第一章 嫁姑奮戦記

気分がまだ悪いと言う。血圧を測ってくださるが異常に高い。そのせいかもと言われる。動くと吐き気がすると言うので、用をたす時便器を当てるが出来ず、おむつにも出来ないので、仕方なくポータブルトイレに座らせるがまた吐く。赤茶色なので保健師さんに見ていただく。

夜中に、今度は大便がしたいと言うので便器を当て摘便してただく。その後は元気だが、妄想が強くずっと起きている翌日の胃カメラで多数の潰瘍が見つかる。薬やストレス等が原因だろうということだった。

ヘルペス、骨折、胃潰瘍、次から次と厄介な状況が加算されてくる。こうなると、最初の一日が悔やまれる。

今日から恐怖の七十二時間ぶっ通しの点滴だ。夕方から娘が付いてくれる。朝方とろっとした途端にまたもや針を抜き大変だったらしい。   

もう、かれこれひと月になるのに精神状態は一向に改善しない。困ったものだ。午前中娘と代わった時は大鼾、目を覚ました姑に、「点滴抜いて血だらけになったそうやないの」と言うと、「赤ん坊が産まれてん」と嬉しそうに言う。多分先程の下の洗浄と血が結びついて妄想となったようだ。しばらくして姑を見ると、とても穏やかな顔をして胸の所をしっかり押さえている。

「何を持ってるの」と布団をめくるとタオルをしっかり抱き「赤ちゃん抱いてるねん」と幸せそうに言う。姑もどんなにか自分の子供が欲しかっただろうと思うと、胸がじんとする。彼女の魂は若い頃をさまよっているのだろうか。

日頃はおくびにも出さない姑の心の奥を見たようでショックだった。そういうことで、その日は姑が何をしようと叱る気になれず、優しい嫁だった。

翌日から夫が連休に入るので、その晩から代わってもらう。夫によると元気いっぱいで、点滴を抜こうとするやら動くやら妄想がらみのお喋りで全く眠らなかったらしい。翌日昼前に夫と交代する。

点滴を付けたまま車椅子でリハビリに連れて行く。近所の方が見舞いに来られる。看護婦さんにリハビリ室だと教えられたそうだ。しばらくお話しして帰られ、病室に戻ったらまた別の方が来ておられた。ロビーに姑を車椅子で連れて行き、そこでお話をする。

姑は絶えず点滴のチューブを引っ張り、ガードしてある包帯を外そうと躍起になっている。「これ一体何?」と聞くので、「ほれ、A医院でしていた点滴よ。
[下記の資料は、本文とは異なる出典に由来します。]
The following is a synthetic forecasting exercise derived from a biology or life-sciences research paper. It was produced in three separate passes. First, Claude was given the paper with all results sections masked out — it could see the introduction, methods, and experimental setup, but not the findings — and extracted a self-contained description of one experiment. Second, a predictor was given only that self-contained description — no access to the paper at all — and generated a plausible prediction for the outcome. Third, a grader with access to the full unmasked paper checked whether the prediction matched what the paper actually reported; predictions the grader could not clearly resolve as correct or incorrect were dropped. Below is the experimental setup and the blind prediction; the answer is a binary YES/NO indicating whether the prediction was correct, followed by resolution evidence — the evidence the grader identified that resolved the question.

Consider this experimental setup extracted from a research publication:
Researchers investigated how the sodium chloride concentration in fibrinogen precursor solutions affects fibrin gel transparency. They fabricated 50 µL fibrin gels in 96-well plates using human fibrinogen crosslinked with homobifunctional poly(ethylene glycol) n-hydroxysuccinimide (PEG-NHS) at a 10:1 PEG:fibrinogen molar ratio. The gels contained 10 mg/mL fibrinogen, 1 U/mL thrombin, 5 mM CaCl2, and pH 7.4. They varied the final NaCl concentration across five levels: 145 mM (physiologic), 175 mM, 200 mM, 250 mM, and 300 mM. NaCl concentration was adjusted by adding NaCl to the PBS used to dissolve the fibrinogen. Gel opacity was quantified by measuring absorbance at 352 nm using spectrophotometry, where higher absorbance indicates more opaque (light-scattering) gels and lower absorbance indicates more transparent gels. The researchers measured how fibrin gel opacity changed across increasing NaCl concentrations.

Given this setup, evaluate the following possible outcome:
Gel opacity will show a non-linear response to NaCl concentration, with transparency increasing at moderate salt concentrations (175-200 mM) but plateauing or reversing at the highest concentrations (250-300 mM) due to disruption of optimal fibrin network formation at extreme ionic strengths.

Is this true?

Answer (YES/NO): NO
その時はこんな引っ張ったり動かしたりしなかったでしょ」と言うと、「ああ、あれと一緒? 点滴言うんか」と言いながら、またいじる。

「この包帯みたいの何? 取ってくれへん」と言うので、「これは、おばあちゃんが点滴の針を抜かんように、ぐるぐる巻きにしてあるの。取ったら駄目よ」と念を押すが、そう、と言った後からもう取り外しにかかっている。

一時もじっとしていないし、理解出来ないのかすぐ忘れるのか、全く言うことを聞かない。揚句の果ては「さあ、家に帰ろか」と言って見舞い客を唖然とさせる。

「大変やねえ。あんたのほうが潰れへんか心配やわ」とため息をついて帰られる。

入院後ひと月もすると、シャワーの許可も出る。

娘に姑を頼んで夫と二人で大英博物館展を見に行く。現実を離れてしばし偉大な科学の世界を楽しんだ。

戻ってみると、およそひと月振りにシャワーを浴びた姑が清々しい顔で、お帰りと言ってくれる。シャワー室には娘とちょうど見舞いに来ていた姉が付いて行き、看護婦さんを手伝ったとか。

食欲も旺盛になってくる。以前は嫌々食べていたのに今はほとんど残さず、入院前より優秀だ。しかし、潰瘍の薬のせいか便がゆるく時々しくじり、その後始末に皆大変な思いをする。

外出許可が出たので、車椅子に乗せて病院の周辺や、近くの商店街に行ったりする。買物が好きな姑なので何か欲しがったり、あちこち見たがると思いきや、もう帰ろかとあまり喜ぶ様子もない。車椅子が恥ずかしいのか疲れたのか、おそらく両方だろう。

夫が付いている時、我が家まで車椅子で連れて帰って来た。五月というのに暑い日でおよそ三十分ほどの道のりを大汗かいて連れて来たのだが、姑はこれといって喜ぶ様子もなく、すぐ病院へ。

ひと月過ぎても夜は相変わらず動きまわり、妄想もきつい。